Koalitionsstreit um Erbschaftsteuer und Vermögensungleichheit eskaliert vor Reformgipfel
Kuno GeislerKoalitionsstreit um Erbschaftsteuer und Vermögensungleichheit eskaliert vor Reformgipfel
Am kommenden Mittwoch trifft sich der Koalitionsausschuss zu einem Reformgipfel. Im Mittelpunkt stehen zwei Pakete zur Einkommensteuerreform, darunter geplante Änderungen bei der Erbschaftsteuer. Führende Vertreter von CDU und nahestehenden Verbänden haben bereits Forderungen und Kritik geäußert.
Dennis Radtke, Vorsitzender der Christlich-Demokratischen Arbeitnehmerschaft (CDA), drängt die CDU, bei der Erbschaftsteuer Kompromissbereitschaft zu zeigen. Das anstehende Treffen bezeichnete er als „Buffet“, bei dem alle Seiten etwas beitragen müssten. Radtke betonte zudem die Notwendigkeit, die „massive Vermögensungleichheit“ anzugehen, und kritisierte die Ablehnung von Rentenreformvorschlägen als kontraproduktiv.

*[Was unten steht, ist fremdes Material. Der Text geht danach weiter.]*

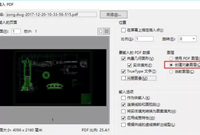 如何将pdf转cad格式(dwg格式)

Johannes Winkel, Chef der Jungen Union, forderte die Partei auf, klare Pläne für Ausgabenkürzungen vorzulegen. Im Koalitionsausschuss schlug er einen schrittweisen Abbau von Subventionen vor. Winkel sprach sich außerdem für Bürokratieabbau, Arbeitsmarktreformen und eine Überprüfung von Steuerlücken aus, die vor allem Superreichen zugutekommen.
Auf dem Gipfel geht es um zentrale fiskal- und sozialpolitische Weichenstellungen. Erbschaftsteuer, Haushaltsanpassungen und Vermögensungleichheit bleiben umstritten. Sowohl Radtke als auch Winkel haben vor den Beratungen ihre Prioritäten deutlich gemacht.